Statistical modelling and analysis of material removal rate and surface roughness during wire electrical discharge hybrid turning (WEDHT) process

The non-traditional machining process is highly recommended for machining difficult-to-cut materials with increased hardness, toughness, work hardening effect, and poor thermal diffusivity, etc. Wire electrical discharge machining (Wire-EDM) is one of the above said processes used to machine material which are electrically conductive. One of the variants of Wire-EDM process is wire electrical discharge hybrid turning (WEDHT) process, in which, the work material is made to rotate during material removal resulting in cylindrical components manufacturing. This process follows the principle of sparking and erosion for material removal with moving wire as a tool electrode. In the present study, WEDHT process is performed on Ti-6Al-4V alloy, which has applications in the areas of biomedical, marine, chemical, aerospace, etc. 27 experiments are performed using diffusion annealed zinc coated brass wire as the tool electrode by varying servo feed, pulse ON time and wire feed rate at three different levels to study the surface quality and material removal as the output performances.
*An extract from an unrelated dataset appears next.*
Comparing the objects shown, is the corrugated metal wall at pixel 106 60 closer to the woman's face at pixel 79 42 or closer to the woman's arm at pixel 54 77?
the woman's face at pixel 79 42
Atomic force microscopy (AFM) technique gives a 3D profile of the machined surface and measures the surface roughness. These measured 3D results are validated once again in 2D surface profile meter. The factor effects of all three input parameters are analyzed individually and analysis of variance (ANOVA) for all the performance responses are studied to know the most contributing factor in deciding the surface roughness (SR) and material removal, respectively. The regression analysis is performed for the response measures and the model parameters are analysed for goodness of fit using residual plot. Pulse ON time contributes more in deciding the SR and material removal rate (MRR) of the component followed by servo feed and wire feed rate. The interaction effects of the parameters are found to be insignificant.